Task:
Output as a JSON list of strings the lines in the records that begin at the line containing "What measure of" and end after the line containing "6.67 metres", one string per line, with blank lines omitted.

Records from a data collection:
######
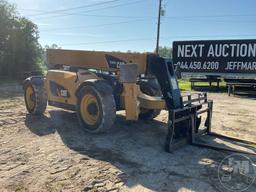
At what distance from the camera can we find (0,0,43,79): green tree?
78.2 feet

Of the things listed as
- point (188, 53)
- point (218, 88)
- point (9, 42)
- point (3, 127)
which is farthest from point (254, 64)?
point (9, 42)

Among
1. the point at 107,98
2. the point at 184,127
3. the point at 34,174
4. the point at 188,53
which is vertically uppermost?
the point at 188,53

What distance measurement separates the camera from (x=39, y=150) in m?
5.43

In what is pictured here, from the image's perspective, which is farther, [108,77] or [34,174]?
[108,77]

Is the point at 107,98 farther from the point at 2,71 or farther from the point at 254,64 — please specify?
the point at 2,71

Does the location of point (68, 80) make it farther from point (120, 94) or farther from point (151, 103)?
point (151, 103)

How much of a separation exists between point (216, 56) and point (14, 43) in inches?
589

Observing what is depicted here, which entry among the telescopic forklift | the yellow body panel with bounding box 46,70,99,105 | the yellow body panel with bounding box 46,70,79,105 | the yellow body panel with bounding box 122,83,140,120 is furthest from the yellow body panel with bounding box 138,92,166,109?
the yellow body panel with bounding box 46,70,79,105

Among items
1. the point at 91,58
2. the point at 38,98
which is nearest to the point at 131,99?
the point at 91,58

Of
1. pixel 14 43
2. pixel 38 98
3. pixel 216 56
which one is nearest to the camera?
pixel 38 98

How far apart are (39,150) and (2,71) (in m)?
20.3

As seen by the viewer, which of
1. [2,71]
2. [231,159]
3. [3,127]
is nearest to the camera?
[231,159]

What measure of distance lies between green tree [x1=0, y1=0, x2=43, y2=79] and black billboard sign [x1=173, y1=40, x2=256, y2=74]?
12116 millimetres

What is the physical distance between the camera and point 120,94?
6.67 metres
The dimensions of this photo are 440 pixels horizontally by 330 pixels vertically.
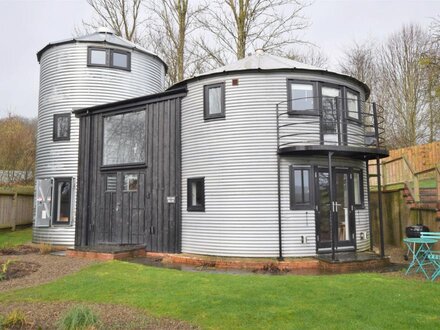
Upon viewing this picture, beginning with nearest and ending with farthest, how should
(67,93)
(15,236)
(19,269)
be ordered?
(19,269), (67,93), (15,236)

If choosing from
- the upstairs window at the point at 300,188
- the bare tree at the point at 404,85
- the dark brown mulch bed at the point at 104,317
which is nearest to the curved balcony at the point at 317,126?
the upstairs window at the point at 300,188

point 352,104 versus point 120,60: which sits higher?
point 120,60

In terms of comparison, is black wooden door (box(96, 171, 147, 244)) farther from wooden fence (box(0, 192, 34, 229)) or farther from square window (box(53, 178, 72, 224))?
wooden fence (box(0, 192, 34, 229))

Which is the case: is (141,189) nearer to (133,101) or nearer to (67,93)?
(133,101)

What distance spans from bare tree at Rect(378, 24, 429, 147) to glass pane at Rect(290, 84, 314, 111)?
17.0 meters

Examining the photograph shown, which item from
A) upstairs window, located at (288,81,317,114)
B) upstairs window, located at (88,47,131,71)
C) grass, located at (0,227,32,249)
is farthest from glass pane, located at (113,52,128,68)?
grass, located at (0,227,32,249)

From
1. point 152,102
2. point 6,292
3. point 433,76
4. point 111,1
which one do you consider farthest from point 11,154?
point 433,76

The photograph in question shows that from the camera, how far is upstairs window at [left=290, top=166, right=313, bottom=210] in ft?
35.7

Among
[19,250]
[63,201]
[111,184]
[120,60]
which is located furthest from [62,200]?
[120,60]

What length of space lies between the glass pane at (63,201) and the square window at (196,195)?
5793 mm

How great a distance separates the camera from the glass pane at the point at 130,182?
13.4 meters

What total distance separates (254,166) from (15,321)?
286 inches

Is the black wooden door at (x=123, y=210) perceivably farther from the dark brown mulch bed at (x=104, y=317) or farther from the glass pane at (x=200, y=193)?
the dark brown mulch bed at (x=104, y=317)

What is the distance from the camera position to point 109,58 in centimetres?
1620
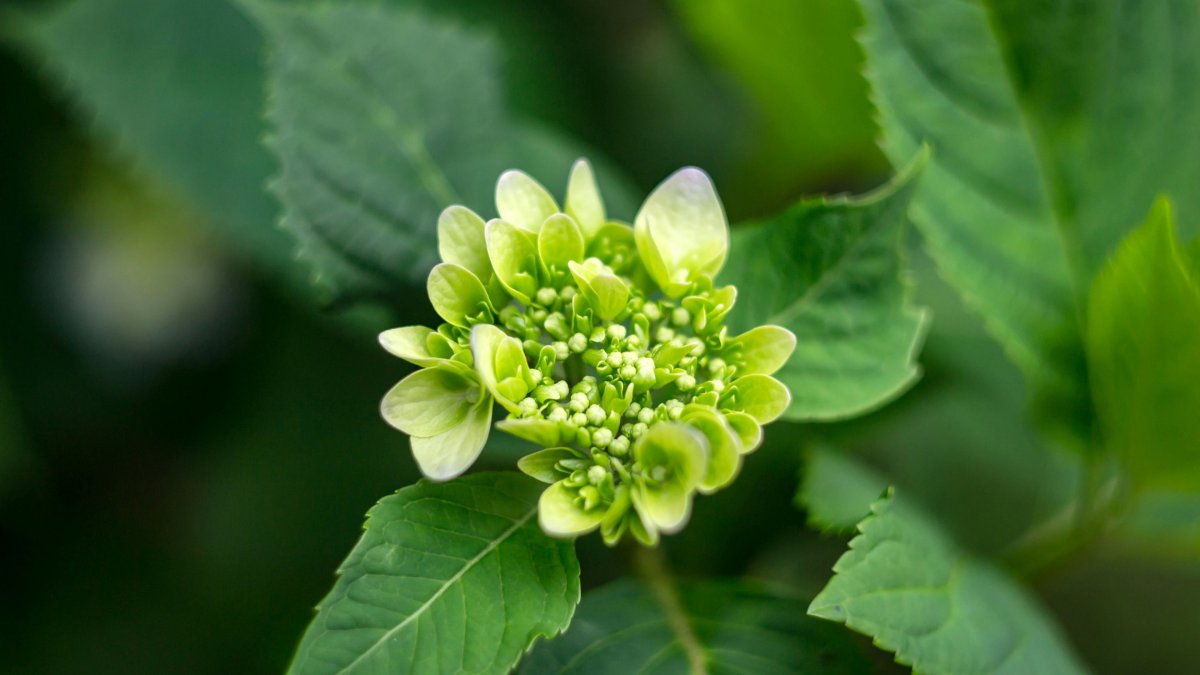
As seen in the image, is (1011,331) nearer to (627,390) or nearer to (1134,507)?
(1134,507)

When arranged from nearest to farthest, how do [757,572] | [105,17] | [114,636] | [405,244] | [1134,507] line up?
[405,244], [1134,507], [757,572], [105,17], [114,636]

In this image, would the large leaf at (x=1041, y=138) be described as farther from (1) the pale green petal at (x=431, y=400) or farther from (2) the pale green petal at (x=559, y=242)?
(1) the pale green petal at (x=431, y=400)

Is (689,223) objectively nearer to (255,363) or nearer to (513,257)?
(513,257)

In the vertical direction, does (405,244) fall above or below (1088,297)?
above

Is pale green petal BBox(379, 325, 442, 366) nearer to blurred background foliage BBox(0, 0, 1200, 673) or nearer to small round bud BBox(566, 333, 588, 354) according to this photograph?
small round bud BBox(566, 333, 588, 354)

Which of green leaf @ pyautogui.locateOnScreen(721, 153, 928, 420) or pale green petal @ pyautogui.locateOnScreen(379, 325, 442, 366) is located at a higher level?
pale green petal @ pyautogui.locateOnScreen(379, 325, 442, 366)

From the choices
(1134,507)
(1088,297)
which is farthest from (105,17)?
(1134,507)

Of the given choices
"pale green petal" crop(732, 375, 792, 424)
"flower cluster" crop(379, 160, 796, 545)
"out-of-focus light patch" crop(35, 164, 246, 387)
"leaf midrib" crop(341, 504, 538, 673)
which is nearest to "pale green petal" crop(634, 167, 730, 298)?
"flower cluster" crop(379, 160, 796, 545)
######
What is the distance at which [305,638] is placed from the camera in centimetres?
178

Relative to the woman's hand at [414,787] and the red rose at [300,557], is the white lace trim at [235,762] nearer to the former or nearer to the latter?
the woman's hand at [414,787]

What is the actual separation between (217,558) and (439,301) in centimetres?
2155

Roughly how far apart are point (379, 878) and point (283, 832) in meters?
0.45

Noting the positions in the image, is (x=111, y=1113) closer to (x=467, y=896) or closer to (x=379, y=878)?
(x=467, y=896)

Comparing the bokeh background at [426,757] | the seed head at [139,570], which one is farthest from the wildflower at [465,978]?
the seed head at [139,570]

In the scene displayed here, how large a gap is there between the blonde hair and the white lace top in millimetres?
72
######
Answer to the task:
[
  "What measure of distance lies between green tree [x1=0, y1=0, x2=43, y2=79] and black billboard sign [x1=173, y1=40, x2=256, y2=74]?",
  "12116 millimetres",
  "What is the physical distance between the camera and point 120,94?",
  "6.67 metres"
]